▶ _INSTRUCTIONS FOR THE TASK_: Without including any pictures, write out the listing below exactly.
LISTED RECORDS Start Marker
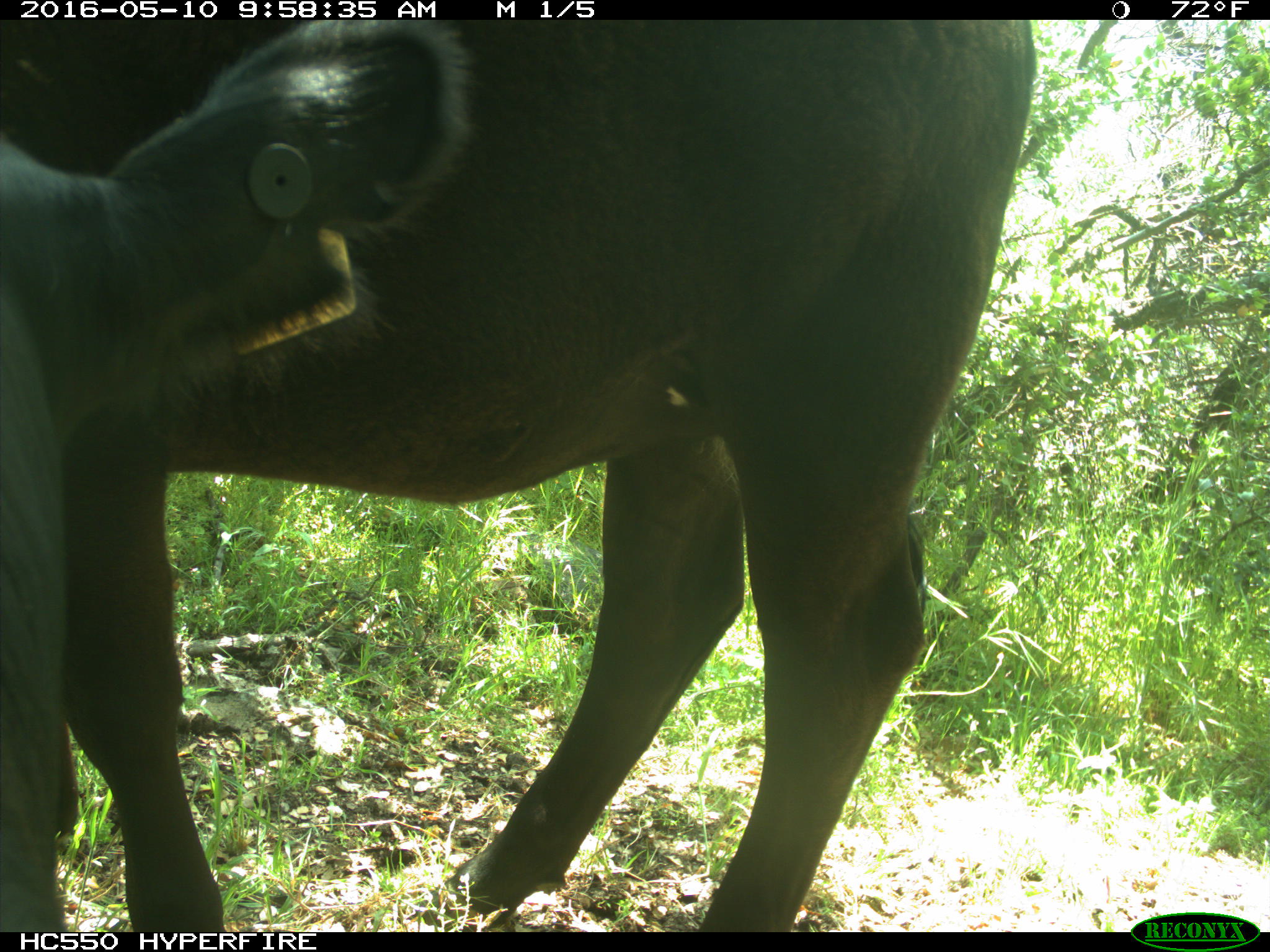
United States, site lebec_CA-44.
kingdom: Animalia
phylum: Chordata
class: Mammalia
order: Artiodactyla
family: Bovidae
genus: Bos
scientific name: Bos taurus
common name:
LISTED RECORDS End Marker
▶ _WRITTEN ANSWER_:
United States, site lebec_CA-44.
kingdom: Animalia
phylum: Chordata
class: Mammalia
order: Artiodactyla
family: Bovidae
genus: Bos
scientific name: Bos taurus
common name:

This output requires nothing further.